When members of the Plainfield Fire Protection District learned that an injured Plainfield veteran was receiving a customized vehicle — thanks to a fundraiser coordinated by the Associated Firefighters of Illinois and Local 2 of the Chicago Firefighters Union — they wanted to help out.
On Veterans Day, firefighters showed up at Army Spc. Frank Pierson’s home in the Creekside Crossing neighborhood to give him a lift to Soldier Field, where he and Army Ranger Sgt. Tory Honda would be presented with their new wheels. Pierson, who lost both his legs while serving in Iraq, received a customized vehicle that he can drive using just his hands.
But there was a problem.
“When we picked him up, we noticed his flag pole was broken,” Deputy Fire Chief Jon Stratton said.
Windy conditions had broken not one, but three flag poles at the home Pierson shares with his wife, Arielle.
“We said, ‘That isn’t right,’” Stratton said.
As luck would have it, Plainfield firefighter Ray Crompton happened to know someone who could help.
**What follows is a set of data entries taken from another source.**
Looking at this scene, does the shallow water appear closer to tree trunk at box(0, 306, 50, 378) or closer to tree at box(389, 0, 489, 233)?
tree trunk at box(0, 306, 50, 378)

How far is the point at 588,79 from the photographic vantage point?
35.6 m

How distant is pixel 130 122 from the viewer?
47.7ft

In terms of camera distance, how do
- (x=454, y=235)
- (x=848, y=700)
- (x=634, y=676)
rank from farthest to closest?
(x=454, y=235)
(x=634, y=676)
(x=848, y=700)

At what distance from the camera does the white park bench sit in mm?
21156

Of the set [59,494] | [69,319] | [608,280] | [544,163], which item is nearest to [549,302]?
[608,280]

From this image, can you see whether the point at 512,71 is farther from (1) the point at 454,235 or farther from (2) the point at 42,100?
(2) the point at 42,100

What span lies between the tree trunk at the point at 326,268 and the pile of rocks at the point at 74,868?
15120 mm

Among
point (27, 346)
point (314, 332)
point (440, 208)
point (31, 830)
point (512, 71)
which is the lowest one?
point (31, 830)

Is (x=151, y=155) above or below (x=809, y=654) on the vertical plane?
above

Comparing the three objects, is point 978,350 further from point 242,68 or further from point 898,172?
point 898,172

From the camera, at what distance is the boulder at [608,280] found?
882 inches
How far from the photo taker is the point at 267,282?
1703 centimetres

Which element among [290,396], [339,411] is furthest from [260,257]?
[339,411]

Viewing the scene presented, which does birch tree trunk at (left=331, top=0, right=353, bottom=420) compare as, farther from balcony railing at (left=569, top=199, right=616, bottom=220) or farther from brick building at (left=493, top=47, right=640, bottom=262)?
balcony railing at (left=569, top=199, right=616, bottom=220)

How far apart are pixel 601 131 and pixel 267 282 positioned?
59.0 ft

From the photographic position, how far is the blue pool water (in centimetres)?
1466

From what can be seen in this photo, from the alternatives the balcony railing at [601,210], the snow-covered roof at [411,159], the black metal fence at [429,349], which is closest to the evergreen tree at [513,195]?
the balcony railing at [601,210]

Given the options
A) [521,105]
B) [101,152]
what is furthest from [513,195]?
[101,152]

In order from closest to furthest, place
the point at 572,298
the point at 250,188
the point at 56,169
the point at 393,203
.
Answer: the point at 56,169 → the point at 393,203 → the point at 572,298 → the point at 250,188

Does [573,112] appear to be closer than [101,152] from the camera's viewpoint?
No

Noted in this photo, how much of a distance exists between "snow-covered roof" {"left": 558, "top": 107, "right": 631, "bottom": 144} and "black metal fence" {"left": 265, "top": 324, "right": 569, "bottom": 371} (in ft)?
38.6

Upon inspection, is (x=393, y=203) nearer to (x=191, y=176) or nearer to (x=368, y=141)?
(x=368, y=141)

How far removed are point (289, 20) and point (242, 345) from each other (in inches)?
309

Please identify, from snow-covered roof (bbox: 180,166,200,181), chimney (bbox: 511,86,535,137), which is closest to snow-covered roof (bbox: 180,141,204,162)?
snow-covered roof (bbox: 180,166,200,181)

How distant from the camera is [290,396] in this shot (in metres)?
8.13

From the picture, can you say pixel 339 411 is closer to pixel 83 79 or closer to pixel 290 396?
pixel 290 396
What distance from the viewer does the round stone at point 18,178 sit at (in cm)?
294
He called upon his brother, Iron Workers Local 444 member Jeff Crompton, to help provide the manpower needed to install a sturdy aluminum flag pole to replace the broken fiberglass pole.
Crompton said the Plainfield Fire Protection District was able to get a good price on an American flag and a flag pole from Admiral Flag Poles out of Columbus, Ohio.
But they went one step further.
“Frank had mentioned he always wanted to be able to fly an Army flag,” Crompton said.
Again, a Plainfield firefighter came to the rescue. Firefighter Jason Ewing was able to get in touch with a relative who is a commander at Fort Bragg, North Carolina, Crompton said.
“They said, ‘Don’t worry about it. We’ll get the flag for you,'" Crompton said.
Just before Christmas, Plainfield firefighters loaded up the flag pole on a fire truck and headed out to the Piersons' home to get to work. With the help of the volunteer iron workers, they installed the flag pole so that Pierson could proudly fly both the U.S. and Army flags.
“We had a great time doing it and we got to see Frank smile a lot,” Crompton said.